Of all the lines in the entries below, give again exactly those starting at the line containing "Sort og hvis" and ending at the line containing "Dave Attwood of", both ends included, and no others.

## Exercise material
>>>

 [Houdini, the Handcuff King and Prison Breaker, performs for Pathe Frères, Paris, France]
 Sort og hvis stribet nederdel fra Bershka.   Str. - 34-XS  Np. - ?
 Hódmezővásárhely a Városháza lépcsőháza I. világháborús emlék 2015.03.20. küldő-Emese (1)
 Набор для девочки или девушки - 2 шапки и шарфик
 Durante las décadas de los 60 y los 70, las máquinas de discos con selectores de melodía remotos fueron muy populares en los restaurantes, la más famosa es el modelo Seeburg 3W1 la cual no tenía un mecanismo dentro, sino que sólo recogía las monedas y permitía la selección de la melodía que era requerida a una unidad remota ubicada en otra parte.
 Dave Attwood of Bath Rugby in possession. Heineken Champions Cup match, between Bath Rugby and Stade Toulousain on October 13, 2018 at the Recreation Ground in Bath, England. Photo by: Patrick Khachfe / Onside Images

<<<
>>>

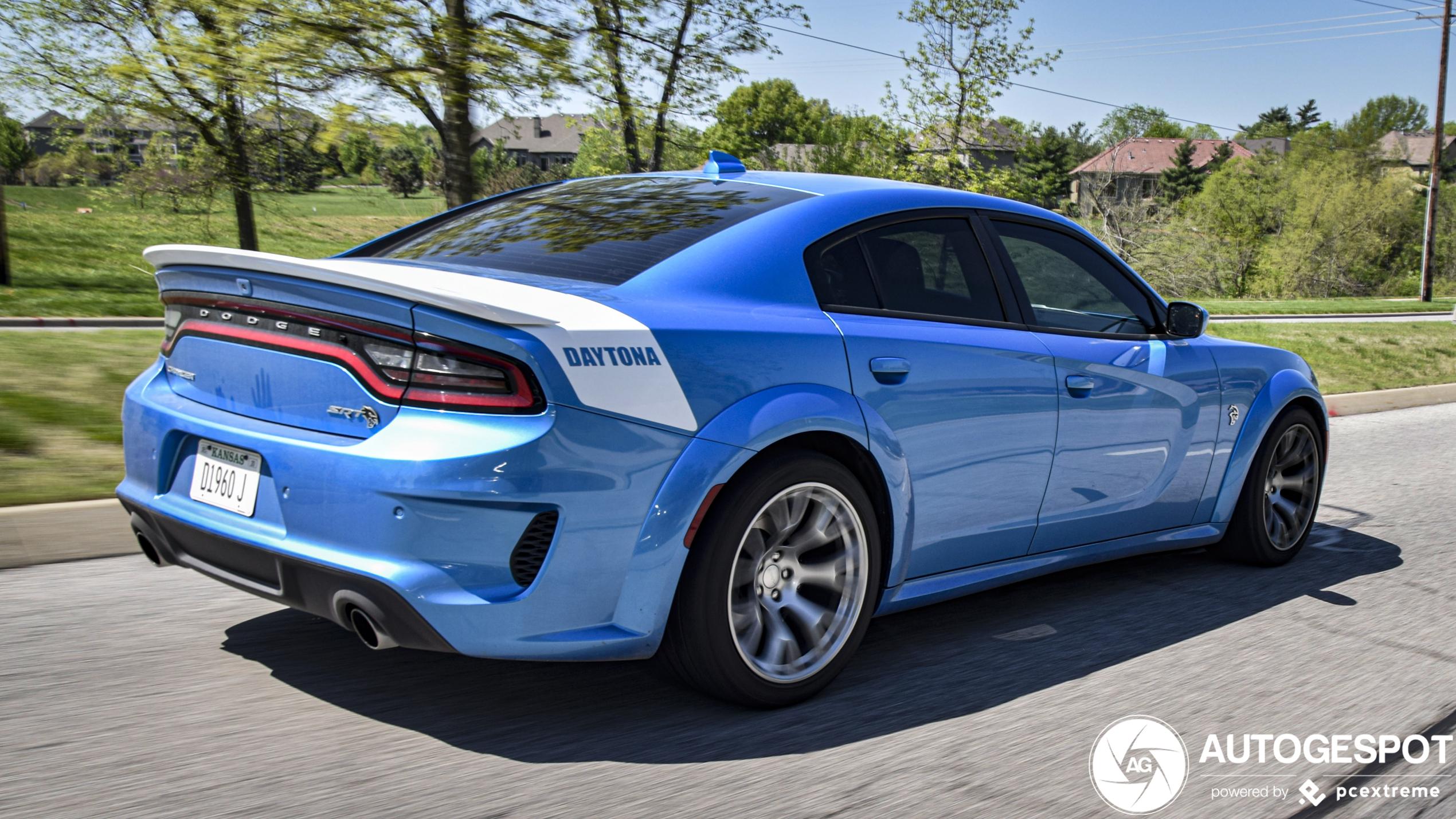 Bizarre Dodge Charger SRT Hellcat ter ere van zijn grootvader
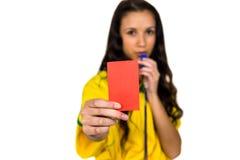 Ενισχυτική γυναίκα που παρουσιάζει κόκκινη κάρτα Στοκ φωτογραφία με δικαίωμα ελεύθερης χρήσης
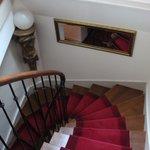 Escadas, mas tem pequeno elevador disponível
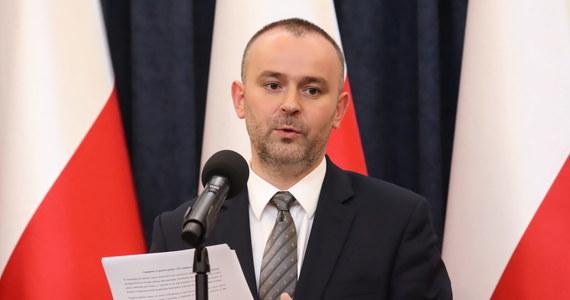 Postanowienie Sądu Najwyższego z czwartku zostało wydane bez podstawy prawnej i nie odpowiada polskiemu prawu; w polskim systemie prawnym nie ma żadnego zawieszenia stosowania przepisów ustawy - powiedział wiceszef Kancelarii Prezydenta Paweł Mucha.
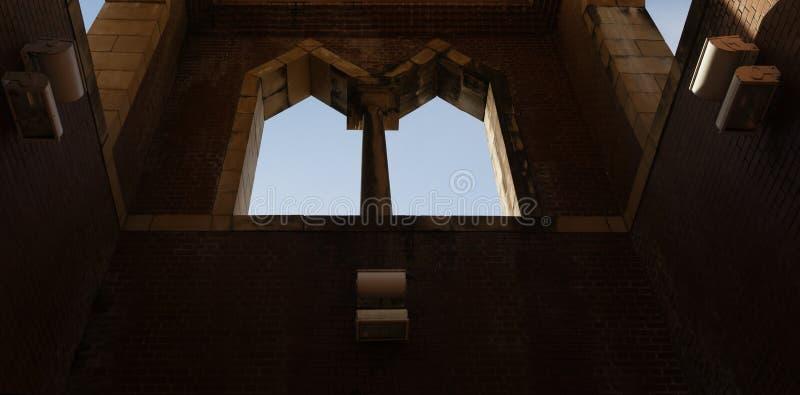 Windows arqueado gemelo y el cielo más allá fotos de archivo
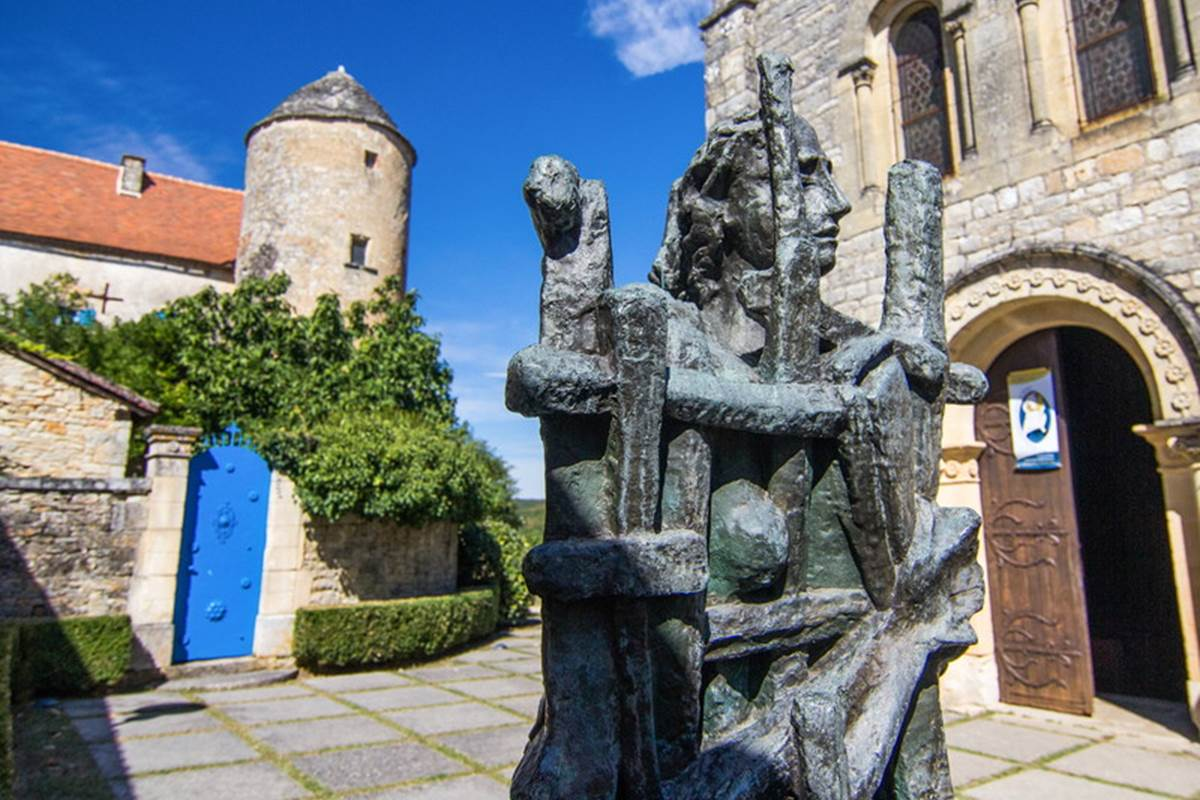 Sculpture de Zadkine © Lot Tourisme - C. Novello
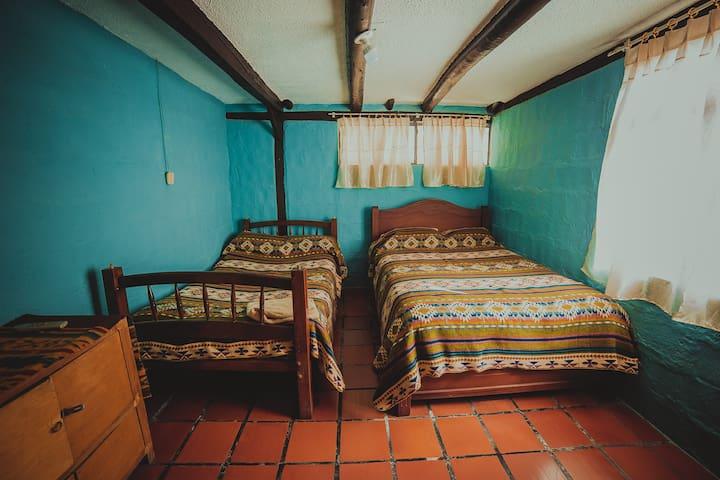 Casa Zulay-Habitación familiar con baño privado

<<<
>>>

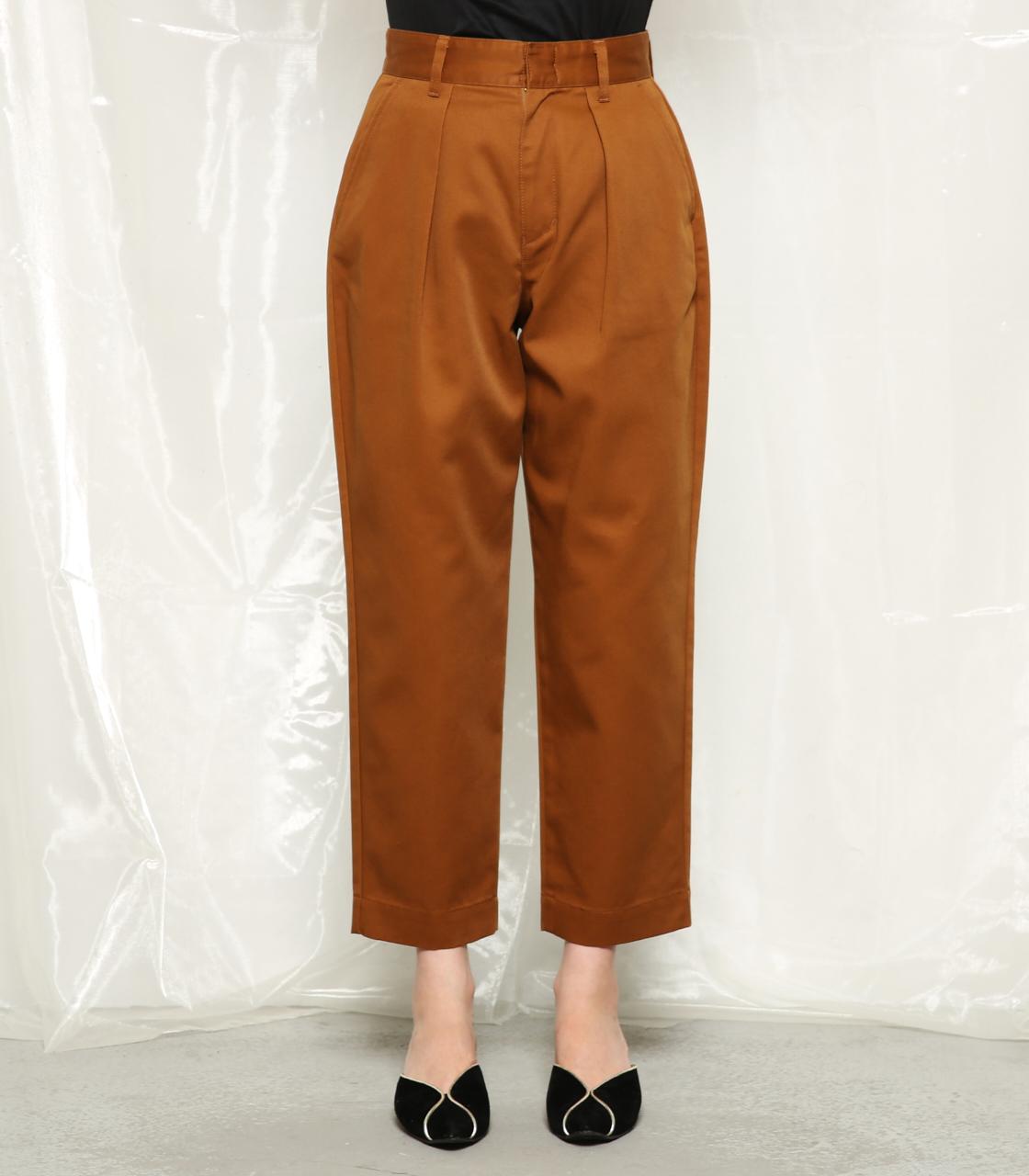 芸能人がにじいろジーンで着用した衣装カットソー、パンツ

<<<

## Written answer
 Sort og hvis stribet nederdel fra Bershka.   Str. - 34-XS  Np. - ?
 Hódmezővásárhely a Városháza lépcsőháza I. világháborús emlék 2015.03.20. küldő-Emese (1)
 Набор для девочки или девушки - 2 шапки и шарфик
 Durante las décadas de los 60 y los 70, las máquinas de discos con selectores de melodía remotos fueron muy populares en los restaurantes, la más famosa es el modelo Seeburg 3W1 la cual no tenía un mecanismo dentro, sino que sólo recogía las monedas y permitía la selección de la melodía que era requerida a una unidad remota ubicada en otra parte.
 Dave Attwood of Bath Rugby in possession. Heineken Champions Cup match, between Bath Rugby and Stade Toulousain on October 13, 2018 at the Recreation Ground in Bath, England. Photo by: Patrick Khachfe / Onside Images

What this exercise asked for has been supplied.